Wednesday, October 24, 2012

shame memories

The year is 2012.

It's a bit before 3:40. I'm in my room facing the window sitting at my desk.

I'm thinking about a time in 2006 around Late December (or was it august). I'm out with my friends, we have gone to a club in Kingston upon Thames. A bit far out of my usual area. There are lots of people around our age and a little younger. I am drinking a bit. I'm pretending to have a good time but I feel my inner sense of misery ruin the experience. I feel uncomfortable, nausea. I remember a girl trying to hit on my friend, she proceeds to kiss a stranger, another girl, as a way of arousing him. Both are not interested in each other, both just want to arouse him, one just wants to be seen kissing another girl.

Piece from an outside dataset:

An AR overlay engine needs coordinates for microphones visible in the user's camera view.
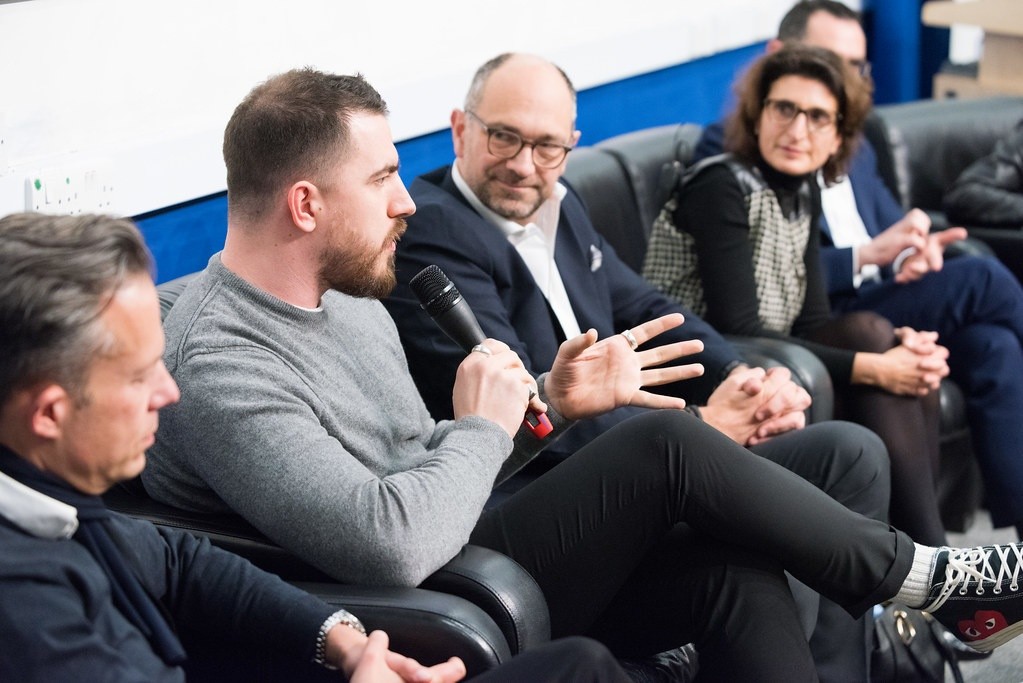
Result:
[409,264,554,439]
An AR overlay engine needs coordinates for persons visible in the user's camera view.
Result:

Later on in the night one of the guys abandons me to hang out with some girls. I end up going home by myself, I lose my pen somewhere and I tell security. They tell me to fuck off. I say how its a fischer space pen and it was special to me. It was the silver bullet design. The security man was unsympathetic and threatening. I remember it vividly. I'm remembering it now, almost 6 years on, and I don't know why. I like to focus on the horrid moments of my life. The times when I feel uncomfortable, unhappy, it seems so absolute. So absolute that it infects my time now, years on.

Memories like that make me feel vulnerable. Memories like that make me pretend certain things don't happen. I remember reading somewhere that there is a difference between shame and embarrassment. Embarrassment has the distinction of being public, or viewable to others. Shame lingers. Shame is the kind of thing you can pretend isn't there when other people are around. Shame has a way of emerging after hiding.